WHAT IS ASKED — Lay out the lines of the listing below as a numbered list, skipping any blank lines and leaving out the picture.

TASK INPUTS —
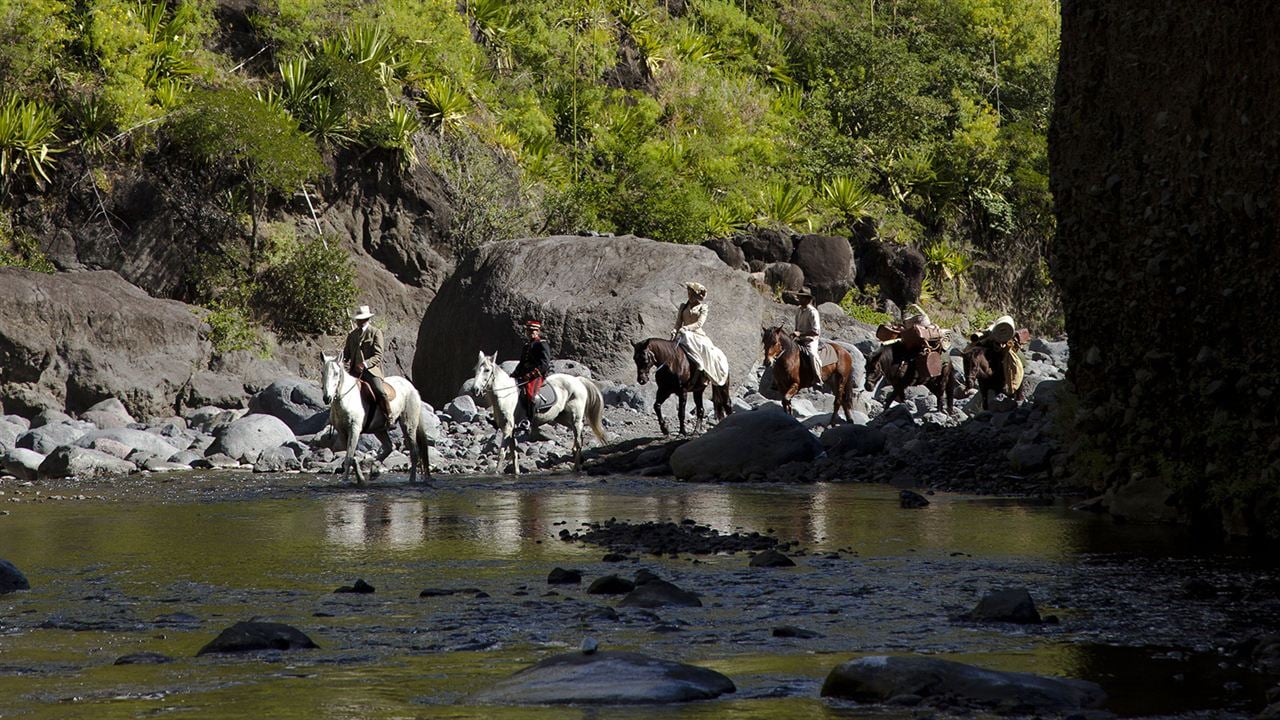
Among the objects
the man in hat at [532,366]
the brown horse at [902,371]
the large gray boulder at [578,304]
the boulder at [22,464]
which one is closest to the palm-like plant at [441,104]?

OUTPUT BELOW —
1. Among the objects
2. the man in hat at [532,366]
3. the brown horse at [902,371]
4. the large gray boulder at [578,304]
5. the boulder at [22,464]
6. which one is closest to the palm-like plant at [441,104]?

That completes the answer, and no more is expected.